A qui profitent les titres racoleurs de certains médias sur les crimes contre les enfants ?
Il y a de l’indécence dans la manière dont les tristes événements ayant trait aux enlèvements et assassinats d’enfants et aux crimes commis au sein d’une même famille sont révélés à l’opinion publique par certains médias, qui en font leurs choux gras. Il y a de l’indécence parce que derrière cet acharnement, on veut faire de ces faits malheureux un appât pour les lecteurs qui se retrouvent ainsi mis dans la position du voyeuriste qui se repaît de la souffrance et des malheurs d’autrui. Les mises en garde répétitives de l’Autorité de régulation de l’audiovisuel à l’endroit des médias qui basculent dans ce jeu pervers de la course au scoop dans un domaine qui interpelle la conscience et bannit la cupidité, n’ont servi qu’à discréditer cette institution qui a du mal à se dresser comme un rempart contre les dépassements de plus en plus difficiles à juguler.
Dans ces médias, les faits divers morbides qui sont exagérés pour les rabaisser au niveau des fantasmes des lecteurs, ou carrément «fabriqués» pour attirer l’attention, servent de matière à des articles provocateurs, photos sordides à l’appui, bâtis sous l’angle du scandale, avec une préférence pour ce qui est en rapport avec les tabous qui subsistent dans la société et qui peuvent faire sensation au niveau de la «masse», de la «foule», du ghachi comme on dit chez nous. L’information du public est, ici, un souci secondaire, voire négligeable.
Le but premier de cette pratique du journalisme est purement commercial, car, au bout, il y a le marché publicitaire qui va où se trouvent les clients potentiels, qui achèteront les produits de consommation les plus divers présentés dans les spots-réclames et couvrant une très large palette : du couscous à l’automobile, en passant par les offres des vendeurs de portables ou la lessive et le savon pour la vaisselle, etc. C’est l’argent qui commande et qui réussit parfois à éliminer toute trace d’éthique et de déontologie dans le traitement des faits.
Les crimes crapuleux, comme ceux qui sont commis contre les enfants dans notre pays, sont, du point de vue de ces médias «charognards», les plus «délectables». Le problème le plus grave est que cette façon d’agir alimente une exploitation politique et idéologique outrancière des faits avec comme objectif inavoué de pousser la réaction des gens les plus vulnérables vers le tournant religieux radical. Tapis en embuscade, les résidus des intégristes qui ont fait tant de mal à notre peuple et à notre pays, sont là à guetter la bonne opportunité pour relancer leur propagande et tenter de faire revenir l’opinion publique aux idées archaïques, fondées sur une conception totalement rétrograde de la religion.

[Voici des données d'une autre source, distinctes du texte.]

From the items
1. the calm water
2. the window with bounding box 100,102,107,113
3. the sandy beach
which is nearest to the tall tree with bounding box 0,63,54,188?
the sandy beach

Les enlèvements et assassinats d’enfants, qui relèvent dans la plupart des cas de l’ignorance doublée de l’arriération mentale dans un contexte social propice à la haine et à la violence, constituent, malheureusement, une aubaine pour les propagandistes qui profitent de l’ambiance émotionnelle où la raison et la lucidité sont exclues. Au lieu de lutter contre ce qui est à la base des comportements criminels qui visent les enfants dans la proximité familiale, ils cherchent à manipuler avec démagogie l’émotion et la colère, légitimes, de la population face à des actes barbares qui n’ont pas leur place dans une société civilisée.
La riposte aux crimes contre les enfants, qu’ils soient commis par des proches ou des personnes extérieures à la famille, relève à la fois de la justice, dans le respect de l’Etat de droit, et de l’effort d’éducation auquel doivent prendre part les médias. On comprend que ce n’est pas par des titres racoleurs sur les crimes – avec un sadisme qui ferait pâlir de jalousie Alfred Hitchcock – et leur photo de couteau ensanglanté illustrant systématiquement tout sujet lié à ces horreurs, que ces médias apporteront leur meilleure contribution à faire reculer la tendance à la violence. Il faut savoir qu’en définitive, l’enjeu de projet de société est toujours présent. Il n’est pas étranger au traitement de ce type d’information sensible.